──────── Records supplied

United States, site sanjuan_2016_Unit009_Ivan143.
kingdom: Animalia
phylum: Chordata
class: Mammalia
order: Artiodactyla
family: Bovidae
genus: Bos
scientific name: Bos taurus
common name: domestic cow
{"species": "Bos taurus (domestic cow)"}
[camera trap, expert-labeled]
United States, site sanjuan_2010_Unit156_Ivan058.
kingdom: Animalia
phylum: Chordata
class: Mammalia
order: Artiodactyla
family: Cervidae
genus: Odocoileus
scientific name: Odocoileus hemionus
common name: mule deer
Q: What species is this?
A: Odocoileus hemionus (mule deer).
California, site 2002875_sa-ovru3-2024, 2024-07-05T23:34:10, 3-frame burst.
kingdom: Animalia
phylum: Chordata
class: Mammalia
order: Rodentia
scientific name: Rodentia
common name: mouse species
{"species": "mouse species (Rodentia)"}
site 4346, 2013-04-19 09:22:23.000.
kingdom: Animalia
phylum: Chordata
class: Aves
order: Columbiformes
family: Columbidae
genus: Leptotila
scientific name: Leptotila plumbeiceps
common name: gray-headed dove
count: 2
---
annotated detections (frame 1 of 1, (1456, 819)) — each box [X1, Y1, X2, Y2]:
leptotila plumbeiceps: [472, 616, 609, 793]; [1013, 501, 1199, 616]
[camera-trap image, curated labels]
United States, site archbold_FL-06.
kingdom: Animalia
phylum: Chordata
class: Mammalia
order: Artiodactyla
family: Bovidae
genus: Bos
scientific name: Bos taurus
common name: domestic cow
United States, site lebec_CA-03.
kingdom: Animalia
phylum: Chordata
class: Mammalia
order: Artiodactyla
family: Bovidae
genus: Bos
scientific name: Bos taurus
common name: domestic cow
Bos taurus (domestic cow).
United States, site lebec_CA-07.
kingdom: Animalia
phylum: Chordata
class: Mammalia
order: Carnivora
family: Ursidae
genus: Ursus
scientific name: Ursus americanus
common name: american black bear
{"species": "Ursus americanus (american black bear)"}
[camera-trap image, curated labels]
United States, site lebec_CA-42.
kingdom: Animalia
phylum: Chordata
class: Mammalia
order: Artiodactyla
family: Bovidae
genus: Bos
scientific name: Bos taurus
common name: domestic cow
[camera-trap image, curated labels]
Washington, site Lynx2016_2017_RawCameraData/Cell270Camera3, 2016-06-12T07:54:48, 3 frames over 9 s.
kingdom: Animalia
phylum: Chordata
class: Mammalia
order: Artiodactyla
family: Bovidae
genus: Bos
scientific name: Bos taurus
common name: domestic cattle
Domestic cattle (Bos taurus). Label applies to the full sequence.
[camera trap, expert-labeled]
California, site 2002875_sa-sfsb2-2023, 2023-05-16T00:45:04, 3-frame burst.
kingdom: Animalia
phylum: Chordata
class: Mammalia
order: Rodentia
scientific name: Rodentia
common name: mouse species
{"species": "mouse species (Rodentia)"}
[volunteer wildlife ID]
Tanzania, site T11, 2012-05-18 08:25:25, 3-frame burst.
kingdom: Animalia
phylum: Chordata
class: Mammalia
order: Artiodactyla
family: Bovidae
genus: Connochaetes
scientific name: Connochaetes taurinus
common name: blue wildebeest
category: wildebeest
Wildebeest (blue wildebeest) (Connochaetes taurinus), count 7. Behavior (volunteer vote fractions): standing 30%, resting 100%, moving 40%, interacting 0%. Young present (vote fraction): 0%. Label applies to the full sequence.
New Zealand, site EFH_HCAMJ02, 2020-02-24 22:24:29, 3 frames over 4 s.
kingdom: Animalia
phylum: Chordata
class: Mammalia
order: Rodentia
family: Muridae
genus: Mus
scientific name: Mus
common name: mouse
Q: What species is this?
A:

────────────────

Task objective :: Return all of the above records exactly, leaving no line out.

Task response ::
United States, site sanjuan_2016_Unit009_Ivan143.
kingdom: Animalia
phylum: Chordata
class: Mammalia
order: Artiodactyla
family: Bovidae
genus: Bos
scientific name: Bos taurus
common name: domestic cow
{"species": "Bos taurus (domestic cow)"}
[camera trap, expert-labeled]
United States, site sanjuan_2010_Unit156_Ivan058.
kingdom: Animalia
phylum: Chordata
class: Mammalia
order: Artiodactyla
family: Cervidae
genus: Odocoileus
scientific name: Odocoileus hemionus
common name: mule deer
Q: What species is this?
A: Odocoileus hemionus (mule deer).
California, site 2002875_sa-ovru3-2024, 2024-07-05T23:34:10, 3-frame burst.
kingdom: Animalia
phylum: Chordata
class: Mammalia
order: Rodentia
scientific name: Rodentia
common name: mouse species
{"species": "mouse species (Rodentia)"}
site 4346, 2013-04-19 09:22:23.000.
kingdom: Animalia
phylum: Chordata
class: Aves
order: Columbiformes
family: Columbidae
genus: Leptotila
scientific name: Leptotila plumbeiceps
common name: gray-headed dove
count: 2
---
annotated detections (frame 1 of 1, (1456, 819)) — each box [X1, Y1, X2, Y2]:
leptotila plumbeiceps: [472, 616, 609, 793]; [1013, 501, 1199, 616]
[camera-trap image, curated labels]
United States, site archbold_FL-06.
kingdom: Animalia
phylum: Chordata
class: Mammalia
order: Artiodactyla
family: Bovidae
genus: Bos
scientific name: Bos taurus
common name: domestic cow
United States, site lebec_CA-03.
kingdom: Animalia
phylum: Chordata
class: Mammalia
order: Artiodactyla
family: Bovidae
genus: Bos
scientific name: Bos taurus
common name: domestic cow
Bos taurus (domestic cow).
United States, site lebec_CA-07.
kingdom: Animalia
phylum: Chordata
class: Mammalia
order: Carnivora
family: Ursidae
genus: Ursus
scientific name: Ursus americanus
common name: american black bear
{"species": "Ursus americanus (american black bear)"}
[camera-trap image, curated labels]
United States, site lebec_CA-42.
kingdom: Animalia
phylum: Chordata
class: Mammalia
order: Artiodactyla
family: Bovidae
genus: Bos
scientific name: Bos taurus
common name: domestic cow
[camera-trap image, curated labels]
Washington, site Lynx2016_2017_RawCameraData/Cell270Camera3, 2016-06-12T07:54:48, 3 frames over 9 s.
kingdom: Animalia
phylum: Chordata
class: Mammalia
order: Artiodactyla
family: Bovidae
genus: Bos
scientific name: Bos taurus
common name: domestic cattle
Domestic cattle (Bos taurus). Label applies to the full sequence.
[camera trap, expert-labeled]
California, site 2002875_sa-sfsb2-2023, 2023-05-16T00:45:04, 3-frame burst.
kingdom: Animalia
phylum: Chordata
class: Mammalia
order: Rodentia
scientific name: Rodentia
common name: mouse species
{"species": "mouse species (Rodentia)"}
[volunteer wildlife ID]
Tanzania, site T11, 2012-05-18 08:25:25, 3-frame burst.
kingdom: Animalia
phylum: Chordata
class: Mammalia
order: Artiodactyla
family: Bovidae
genus: Connochaetes
scientific name: Connochaetes taurinus
common name: blue wildebeest
category: wildebeest
Wildebeest (blue wildebeest) (Connochaetes taurinus), count 7. Behavior (volunteer vote fractions): standing 30%, resting 100%, moving 40%, interacting 0%. Young present (vote fraction): 0%. Label applies to the full sequence.
New Zealand, site EFH_HCAMJ02, 2020-02-24 22:24:29, 3 frames over 4 s.
kingdom: Animalia
phylum: Chordata
class: Mammalia
order: Rodentia
family: Muridae
genus: Mus
scientific name: Mus
common name: mouse
Q: What species is this?
A:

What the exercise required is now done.